Record prices for three artists at Irish art auction in London

Hughie O’Donoghue canvas fetches €109,557, while Cork Bowler by Gabriel Hayes sells for €95,000

New record prices for three artists were set at Sotheby’s Irish art sale in London on Tuesday.

A total of 106 works went under the hammer at the event in Mayfair, achieving €3.4 million.While all eyes were focused on works by Jack B Yeats, Roderic O’Conor and Louis le Brocquy, including two lots from cash-starved RTÉ, it was the last item at the sale that raised eyebrows.

The Owl Run, an extensive oil-on-canvas measuring 216.5cm by 247cm by Hughie O’Donoghue, a Manchester-born painter who spent much of his youth in Co Kerry, achieved €109,557 against a reserve of €17,000–€28,200.

A Sotheby’s spokesperson said this was a new record for the artist against his previous record at auction when in 2007 one of his works achieved €37,000.

Another lot to sell well beyond its asking price was Failing Better maquette III, a 161cm cast bronze sculpture by Rowan Gillespie, which achieved €80,255, almost four times its lower estimate of €22,600.

Cork Bowler by Gabriel Hayes – two bowlers at Lough Gur in Co Limerick – which came from the collection of former motorsport boss Eddie Jordan, achieved €94,949 against a reserve of €33,900–€56,500, marking a record price for the artist. The work was purchased by a US buyer.

Prior to the sale a leading figure in the sport of road bowling, the former Ból Chumann na hÉireann president Séamus Ó Tuama, appealed for a benefactor to come forward to purchase the painting for public display given its significance.

The third record set was for Joy Gerrard’s Flag, a Japanese ink-on-canvas of an anti-Brexit protest, which achieved €14,952 against an estimate of €5,700–€7,900.

Of the nine Jack B Yeats artworks, The Sunlit Page failed to sell having not met its lower estimate of €90,500, whereas The Man in the Moon has Patience achieved €379,390 against a €170,000–€282,000 reserve.

The highest-priced Yeats work was A Paris of the West which went for €787,964 against a reserve of €565,000–€905,000.

Three lots

Of the three lots submitted to the sale by RTÉ, George Campbell’s Symphony Orchestra was sold prior to the auction, and an announcement is expected in the next few weeks as to the buyer and the destiny of the painting.

Tain, a looped wood pile by Louis le Brocquy commissioned by RTÉ, went under the hammer at €102,143 (against a reserve of €79,000-€113,000) and the giant Aubusson tapestry The Massing of the Armies, measuring 30 square metres, also by le Brocquy, remained unsold having failed to reach its minimum reserve of €136,000. The final bid was €128,410.
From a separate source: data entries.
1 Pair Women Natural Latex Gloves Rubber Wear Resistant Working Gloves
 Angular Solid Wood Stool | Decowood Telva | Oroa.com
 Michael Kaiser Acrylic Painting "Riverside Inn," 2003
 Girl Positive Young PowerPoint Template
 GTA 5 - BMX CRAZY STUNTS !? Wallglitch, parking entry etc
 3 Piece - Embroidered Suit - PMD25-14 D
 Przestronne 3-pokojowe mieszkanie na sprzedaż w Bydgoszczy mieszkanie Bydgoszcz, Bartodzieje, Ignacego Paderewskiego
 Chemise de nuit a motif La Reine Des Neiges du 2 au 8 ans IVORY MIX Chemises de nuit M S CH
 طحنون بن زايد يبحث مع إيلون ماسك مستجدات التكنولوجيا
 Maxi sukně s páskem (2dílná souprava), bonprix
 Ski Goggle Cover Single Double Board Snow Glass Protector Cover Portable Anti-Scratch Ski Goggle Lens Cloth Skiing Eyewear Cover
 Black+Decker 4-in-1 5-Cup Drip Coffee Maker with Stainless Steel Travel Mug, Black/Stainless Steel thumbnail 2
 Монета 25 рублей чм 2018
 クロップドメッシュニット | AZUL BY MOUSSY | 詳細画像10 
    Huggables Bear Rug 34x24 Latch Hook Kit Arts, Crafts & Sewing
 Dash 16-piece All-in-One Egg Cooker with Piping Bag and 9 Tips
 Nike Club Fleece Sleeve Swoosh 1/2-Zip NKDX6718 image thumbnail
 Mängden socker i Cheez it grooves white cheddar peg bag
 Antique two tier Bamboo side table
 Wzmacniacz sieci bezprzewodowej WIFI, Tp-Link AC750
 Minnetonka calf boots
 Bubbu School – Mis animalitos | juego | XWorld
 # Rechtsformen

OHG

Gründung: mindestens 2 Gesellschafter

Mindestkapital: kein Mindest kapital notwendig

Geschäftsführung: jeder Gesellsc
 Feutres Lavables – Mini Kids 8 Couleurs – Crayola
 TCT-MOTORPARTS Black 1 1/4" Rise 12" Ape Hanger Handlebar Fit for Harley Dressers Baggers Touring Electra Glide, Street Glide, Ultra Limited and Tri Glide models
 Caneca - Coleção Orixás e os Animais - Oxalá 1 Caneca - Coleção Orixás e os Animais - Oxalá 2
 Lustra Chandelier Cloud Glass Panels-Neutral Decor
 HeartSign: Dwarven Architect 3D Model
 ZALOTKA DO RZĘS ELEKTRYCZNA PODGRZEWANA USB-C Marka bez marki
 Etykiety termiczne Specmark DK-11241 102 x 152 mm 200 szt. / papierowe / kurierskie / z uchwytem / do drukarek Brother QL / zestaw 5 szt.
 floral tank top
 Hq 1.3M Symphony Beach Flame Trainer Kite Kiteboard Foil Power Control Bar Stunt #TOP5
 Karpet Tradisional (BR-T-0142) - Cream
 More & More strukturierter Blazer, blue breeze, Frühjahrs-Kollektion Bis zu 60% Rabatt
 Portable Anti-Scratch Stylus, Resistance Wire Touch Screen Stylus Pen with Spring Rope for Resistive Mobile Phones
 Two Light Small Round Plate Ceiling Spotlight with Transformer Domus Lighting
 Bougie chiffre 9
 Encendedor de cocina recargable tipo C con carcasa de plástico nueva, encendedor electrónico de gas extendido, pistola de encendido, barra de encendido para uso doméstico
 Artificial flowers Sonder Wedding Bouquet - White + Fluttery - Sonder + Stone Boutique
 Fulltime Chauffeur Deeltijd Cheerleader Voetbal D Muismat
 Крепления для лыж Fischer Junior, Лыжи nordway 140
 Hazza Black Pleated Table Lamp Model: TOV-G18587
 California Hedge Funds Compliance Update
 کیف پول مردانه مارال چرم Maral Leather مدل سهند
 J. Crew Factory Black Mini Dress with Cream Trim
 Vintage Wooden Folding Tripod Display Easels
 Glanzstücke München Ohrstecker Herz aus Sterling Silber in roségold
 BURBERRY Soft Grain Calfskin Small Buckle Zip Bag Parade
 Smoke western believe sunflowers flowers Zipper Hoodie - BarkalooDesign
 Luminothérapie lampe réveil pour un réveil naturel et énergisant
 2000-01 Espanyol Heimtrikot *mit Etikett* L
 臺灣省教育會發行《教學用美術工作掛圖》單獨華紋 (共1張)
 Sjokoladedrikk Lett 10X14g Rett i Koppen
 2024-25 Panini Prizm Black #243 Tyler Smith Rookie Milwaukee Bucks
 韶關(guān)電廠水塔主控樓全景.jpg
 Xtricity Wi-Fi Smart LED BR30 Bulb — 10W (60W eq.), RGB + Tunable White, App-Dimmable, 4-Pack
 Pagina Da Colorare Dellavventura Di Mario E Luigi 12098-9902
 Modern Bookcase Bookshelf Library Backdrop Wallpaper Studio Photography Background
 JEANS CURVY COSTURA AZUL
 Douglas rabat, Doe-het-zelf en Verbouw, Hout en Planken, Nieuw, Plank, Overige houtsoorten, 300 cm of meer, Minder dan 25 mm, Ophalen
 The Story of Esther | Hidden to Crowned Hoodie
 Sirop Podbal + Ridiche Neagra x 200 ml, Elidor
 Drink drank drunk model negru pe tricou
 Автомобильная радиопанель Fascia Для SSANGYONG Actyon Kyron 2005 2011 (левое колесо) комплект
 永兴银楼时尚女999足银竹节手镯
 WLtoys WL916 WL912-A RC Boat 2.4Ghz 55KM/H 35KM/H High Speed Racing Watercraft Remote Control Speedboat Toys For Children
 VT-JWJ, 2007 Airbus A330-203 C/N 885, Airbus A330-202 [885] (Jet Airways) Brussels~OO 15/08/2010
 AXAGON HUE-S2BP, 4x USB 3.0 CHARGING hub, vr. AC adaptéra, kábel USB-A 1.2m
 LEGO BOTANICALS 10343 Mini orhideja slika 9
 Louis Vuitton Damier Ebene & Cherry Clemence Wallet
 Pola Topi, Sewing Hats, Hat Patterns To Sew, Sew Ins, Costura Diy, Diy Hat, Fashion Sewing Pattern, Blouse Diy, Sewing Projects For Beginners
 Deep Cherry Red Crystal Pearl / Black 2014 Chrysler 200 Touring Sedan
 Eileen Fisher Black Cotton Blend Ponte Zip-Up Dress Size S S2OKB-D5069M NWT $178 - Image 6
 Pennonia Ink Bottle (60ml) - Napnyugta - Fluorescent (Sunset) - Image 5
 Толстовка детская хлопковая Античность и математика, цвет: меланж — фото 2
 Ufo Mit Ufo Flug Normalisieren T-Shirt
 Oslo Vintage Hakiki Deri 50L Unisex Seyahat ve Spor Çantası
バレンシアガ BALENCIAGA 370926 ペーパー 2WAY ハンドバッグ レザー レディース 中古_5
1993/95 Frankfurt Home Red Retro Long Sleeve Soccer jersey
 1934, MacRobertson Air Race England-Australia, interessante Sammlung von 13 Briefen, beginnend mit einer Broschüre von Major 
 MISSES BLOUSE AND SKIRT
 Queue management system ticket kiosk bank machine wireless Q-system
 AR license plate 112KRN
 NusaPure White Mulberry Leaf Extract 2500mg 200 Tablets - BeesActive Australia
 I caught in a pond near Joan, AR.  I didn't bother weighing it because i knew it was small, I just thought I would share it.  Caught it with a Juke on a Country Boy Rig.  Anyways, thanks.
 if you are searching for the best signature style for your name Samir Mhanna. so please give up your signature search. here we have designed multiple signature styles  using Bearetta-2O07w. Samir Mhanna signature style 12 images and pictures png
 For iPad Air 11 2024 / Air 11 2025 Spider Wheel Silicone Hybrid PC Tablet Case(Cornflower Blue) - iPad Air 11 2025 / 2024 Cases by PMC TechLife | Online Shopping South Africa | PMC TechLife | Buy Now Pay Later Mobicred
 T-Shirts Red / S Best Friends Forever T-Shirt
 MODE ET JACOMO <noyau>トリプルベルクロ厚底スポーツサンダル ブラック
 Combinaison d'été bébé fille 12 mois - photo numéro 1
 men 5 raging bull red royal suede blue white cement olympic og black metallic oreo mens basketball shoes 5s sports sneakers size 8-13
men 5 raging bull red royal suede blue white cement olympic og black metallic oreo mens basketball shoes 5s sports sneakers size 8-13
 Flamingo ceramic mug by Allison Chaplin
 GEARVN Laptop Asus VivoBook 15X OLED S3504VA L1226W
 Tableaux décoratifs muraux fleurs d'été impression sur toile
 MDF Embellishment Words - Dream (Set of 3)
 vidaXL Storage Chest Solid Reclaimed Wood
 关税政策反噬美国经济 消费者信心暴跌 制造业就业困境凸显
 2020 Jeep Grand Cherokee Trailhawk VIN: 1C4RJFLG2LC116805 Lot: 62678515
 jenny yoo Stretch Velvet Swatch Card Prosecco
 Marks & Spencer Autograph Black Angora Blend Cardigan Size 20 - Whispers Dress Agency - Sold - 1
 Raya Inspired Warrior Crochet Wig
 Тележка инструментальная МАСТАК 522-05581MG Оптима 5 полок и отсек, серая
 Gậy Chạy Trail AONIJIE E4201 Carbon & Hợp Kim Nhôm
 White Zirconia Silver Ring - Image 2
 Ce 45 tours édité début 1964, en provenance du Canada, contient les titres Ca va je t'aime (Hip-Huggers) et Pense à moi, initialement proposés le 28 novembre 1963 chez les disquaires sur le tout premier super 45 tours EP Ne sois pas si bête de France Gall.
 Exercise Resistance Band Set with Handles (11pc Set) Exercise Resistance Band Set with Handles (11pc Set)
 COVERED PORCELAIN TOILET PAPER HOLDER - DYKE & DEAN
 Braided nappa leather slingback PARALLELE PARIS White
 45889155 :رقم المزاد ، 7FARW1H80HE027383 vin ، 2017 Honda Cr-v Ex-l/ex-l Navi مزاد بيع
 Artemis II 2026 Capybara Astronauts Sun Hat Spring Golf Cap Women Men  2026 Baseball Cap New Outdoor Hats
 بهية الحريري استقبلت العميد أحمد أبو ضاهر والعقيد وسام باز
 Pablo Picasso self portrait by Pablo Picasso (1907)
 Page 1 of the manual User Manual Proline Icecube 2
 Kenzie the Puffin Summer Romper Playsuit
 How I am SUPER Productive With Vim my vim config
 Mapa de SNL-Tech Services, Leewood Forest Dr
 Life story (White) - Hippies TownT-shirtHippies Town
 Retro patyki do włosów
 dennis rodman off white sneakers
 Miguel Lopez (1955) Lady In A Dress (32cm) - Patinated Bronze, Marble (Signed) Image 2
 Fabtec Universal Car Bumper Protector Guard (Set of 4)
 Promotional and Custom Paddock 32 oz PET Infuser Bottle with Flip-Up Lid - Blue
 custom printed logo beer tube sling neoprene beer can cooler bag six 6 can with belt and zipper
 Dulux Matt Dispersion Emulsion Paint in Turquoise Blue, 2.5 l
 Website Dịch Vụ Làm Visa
Paul Henry was well represented with five paintings, one of which was pulled prior to the sale. Four west of Ireland landscapes included Errigal (€145,919), Showery Day (€70,000), Cottage by a Stream (€55,445) and Clare Island from Achill (€175,103). All prices include the buyer’s premium of 25 per cent.

Arabella Bishop, head of Sotheby’s Ireland, said it was “pleased with the strong results and robust international bidding”, and thrilled to see contemporary artists recognised amid three auction records.